• TASK PROMPT:
All records are to be retyped faithfully and completely.
[START DATA EXTRACT]
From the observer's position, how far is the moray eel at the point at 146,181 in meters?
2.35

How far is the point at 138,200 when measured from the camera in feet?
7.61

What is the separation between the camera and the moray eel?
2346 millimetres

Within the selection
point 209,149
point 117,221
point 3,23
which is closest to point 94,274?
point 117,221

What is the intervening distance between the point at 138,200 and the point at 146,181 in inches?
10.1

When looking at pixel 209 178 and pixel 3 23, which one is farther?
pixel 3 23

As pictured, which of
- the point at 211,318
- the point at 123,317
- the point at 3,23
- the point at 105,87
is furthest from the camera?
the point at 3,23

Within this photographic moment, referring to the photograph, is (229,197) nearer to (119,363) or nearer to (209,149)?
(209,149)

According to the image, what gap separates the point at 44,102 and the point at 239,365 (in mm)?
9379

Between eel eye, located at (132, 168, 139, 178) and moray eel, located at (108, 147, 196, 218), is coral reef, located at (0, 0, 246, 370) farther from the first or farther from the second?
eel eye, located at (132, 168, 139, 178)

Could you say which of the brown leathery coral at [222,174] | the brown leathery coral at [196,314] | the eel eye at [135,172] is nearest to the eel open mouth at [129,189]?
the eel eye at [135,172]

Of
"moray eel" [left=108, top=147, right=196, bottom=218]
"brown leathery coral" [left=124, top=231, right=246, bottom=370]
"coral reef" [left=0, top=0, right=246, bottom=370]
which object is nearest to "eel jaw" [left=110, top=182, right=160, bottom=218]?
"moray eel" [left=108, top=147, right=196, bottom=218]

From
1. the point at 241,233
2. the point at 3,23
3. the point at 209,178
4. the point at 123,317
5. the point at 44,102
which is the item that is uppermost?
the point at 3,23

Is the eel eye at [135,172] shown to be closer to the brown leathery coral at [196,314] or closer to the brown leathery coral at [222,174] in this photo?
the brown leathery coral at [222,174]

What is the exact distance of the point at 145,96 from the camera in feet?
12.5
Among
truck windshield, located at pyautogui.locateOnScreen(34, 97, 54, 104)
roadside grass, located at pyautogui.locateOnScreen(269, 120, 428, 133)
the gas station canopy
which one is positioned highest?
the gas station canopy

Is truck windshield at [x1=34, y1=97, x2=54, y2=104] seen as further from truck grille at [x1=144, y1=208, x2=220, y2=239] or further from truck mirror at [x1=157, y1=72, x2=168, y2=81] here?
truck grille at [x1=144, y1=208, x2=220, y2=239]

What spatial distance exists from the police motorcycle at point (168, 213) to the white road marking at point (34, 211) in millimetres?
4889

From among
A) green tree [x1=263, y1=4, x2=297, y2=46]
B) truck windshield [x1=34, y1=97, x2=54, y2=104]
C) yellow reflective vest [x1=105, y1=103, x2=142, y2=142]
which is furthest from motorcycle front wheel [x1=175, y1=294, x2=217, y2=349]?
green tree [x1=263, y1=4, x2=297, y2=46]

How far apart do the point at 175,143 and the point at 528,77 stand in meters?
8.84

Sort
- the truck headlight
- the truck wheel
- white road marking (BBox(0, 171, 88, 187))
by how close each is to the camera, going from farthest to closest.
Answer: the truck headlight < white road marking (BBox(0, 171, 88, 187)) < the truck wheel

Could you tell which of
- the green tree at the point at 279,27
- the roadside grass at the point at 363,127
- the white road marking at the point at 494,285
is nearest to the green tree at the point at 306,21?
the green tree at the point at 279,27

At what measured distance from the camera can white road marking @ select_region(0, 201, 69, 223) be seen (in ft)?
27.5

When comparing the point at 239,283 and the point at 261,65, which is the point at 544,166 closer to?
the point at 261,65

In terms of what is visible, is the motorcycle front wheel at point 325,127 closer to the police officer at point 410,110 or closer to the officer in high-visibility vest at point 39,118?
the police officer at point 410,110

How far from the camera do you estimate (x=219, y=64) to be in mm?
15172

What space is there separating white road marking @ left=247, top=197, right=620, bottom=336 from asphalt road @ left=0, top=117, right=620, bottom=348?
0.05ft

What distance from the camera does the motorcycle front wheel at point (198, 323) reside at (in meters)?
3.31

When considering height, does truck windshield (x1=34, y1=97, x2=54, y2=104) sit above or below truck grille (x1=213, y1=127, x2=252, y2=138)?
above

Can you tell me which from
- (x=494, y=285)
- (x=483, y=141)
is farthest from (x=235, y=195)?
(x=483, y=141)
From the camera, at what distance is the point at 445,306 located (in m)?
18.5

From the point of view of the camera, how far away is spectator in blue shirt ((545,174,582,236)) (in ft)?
[END DATA EXTRACT]
• EXPECTED ANSWER:
From the observer's position, how far is the moray eel at the point at 146,181 in meters?
2.35

How far is the point at 138,200 when measured from the camera in feet?
7.61

What is the separation between the camera and the moray eel?
2346 millimetres

Within the selection
point 209,149
point 117,221
point 3,23
which is closest to point 94,274?
point 117,221

What is the intervening distance between the point at 138,200 and the point at 146,181 in inches?
10.1

When looking at pixel 209 178 and pixel 3 23, which one is farther?
pixel 3 23

As pictured, which of
- the point at 211,318
- the point at 123,317
- the point at 3,23
- the point at 105,87
is furthest from the camera?
the point at 3,23

Within this photographic moment, referring to the photograph, is (229,197) nearer to (119,363) or nearer to (209,149)?
(209,149)

According to the image, what gap separates the point at 44,102 and the point at 239,365 (in mm)?
9379

Between eel eye, located at (132, 168, 139, 178) and moray eel, located at (108, 147, 196, 218), is coral reef, located at (0, 0, 246, 370) farther from the first or farther from the second?
eel eye, located at (132, 168, 139, 178)

Could you say which of the brown leathery coral at [222,174] | the brown leathery coral at [196,314] | the eel eye at [135,172] is nearest to the eel open mouth at [129,189]?
the eel eye at [135,172]

Of
"moray eel" [left=108, top=147, right=196, bottom=218]
"brown leathery coral" [left=124, top=231, right=246, bottom=370]
"coral reef" [left=0, top=0, right=246, bottom=370]
which object is nearest to "eel jaw" [left=110, top=182, right=160, bottom=218]?
"moray eel" [left=108, top=147, right=196, bottom=218]

From
1. the point at 241,233
2. the point at 3,23
3. the point at 209,178
4. the point at 123,317
5. the point at 44,102
which is the item that is uppermost?
the point at 3,23

Is the eel eye at [135,172] shown to be closer to the brown leathery coral at [196,314] or closer to the brown leathery coral at [222,174] in this photo?
the brown leathery coral at [222,174]

What is the exact distance of the point at 145,96 from the camera in feet?
12.5
Among
truck windshield, located at pyautogui.locateOnScreen(34, 97, 54, 104)
roadside grass, located at pyautogui.locateOnScreen(269, 120, 428, 133)
the gas station canopy
which one is positioned highest?
the gas station canopy

Is truck windshield at [x1=34, y1=97, x2=54, y2=104] seen as further from truck grille at [x1=144, y1=208, x2=220, y2=239] or further from truck mirror at [x1=157, y1=72, x2=168, y2=81] here?
truck grille at [x1=144, y1=208, x2=220, y2=239]

What spatial distance exists from the police motorcycle at point (168, 213) to the white road marking at point (34, 211) in millimetres?
4889

From among
A) green tree [x1=263, y1=4, x2=297, y2=46]
B) truck windshield [x1=34, y1=97, x2=54, y2=104]
C) yellow reflective vest [x1=105, y1=103, x2=142, y2=142]
which is furthest from motorcycle front wheel [x1=175, y1=294, x2=217, y2=349]?
green tree [x1=263, y1=4, x2=297, y2=46]

How far apart do the point at 175,143 and the point at 528,77 stand in meters?
8.84

Sort
- the truck headlight
- the truck wheel
- white road marking (BBox(0, 171, 88, 187))
by how close each is to the camera, going from farthest to closest.
Answer: the truck headlight < white road marking (BBox(0, 171, 88, 187)) < the truck wheel

Could you tell which of
- the green tree at the point at 279,27
- the roadside grass at the point at 363,127
- the white road marking at the point at 494,285
is nearest to the green tree at the point at 306,21?
the green tree at the point at 279,27

At what measured distance from the camera can white road marking @ select_region(0, 201, 69, 223) be seen (in ft)?
27.5

When comparing the point at 239,283 and the point at 261,65, which is the point at 544,166 closer to?
the point at 261,65

In terms of what is visible, is the motorcycle front wheel at point 325,127 closer to the police officer at point 410,110 or closer to the officer in high-visibility vest at point 39,118?
the police officer at point 410,110

How far from the camera do you estimate (x=219, y=64) to be in mm?
15172

What space is there separating white road marking @ left=247, top=197, right=620, bottom=336 from asphalt road @ left=0, top=117, right=620, bottom=348?
0.05ft

What distance from the camera does the motorcycle front wheel at point (198, 323) reside at (in meters)?
3.31

When considering height, does truck windshield (x1=34, y1=97, x2=54, y2=104) sit above or below truck grille (x1=213, y1=127, x2=252, y2=138)?
above

Can you tell me which from
- (x=494, y=285)
- (x=483, y=141)
is farthest from (x=235, y=195)?
(x=483, y=141)
From the camera, at what distance is the point at 445,306 located (in m)?
18.5

From the point of view of the camera, how far away is spectator in blue shirt ((545,174,582,236)) (in ft)?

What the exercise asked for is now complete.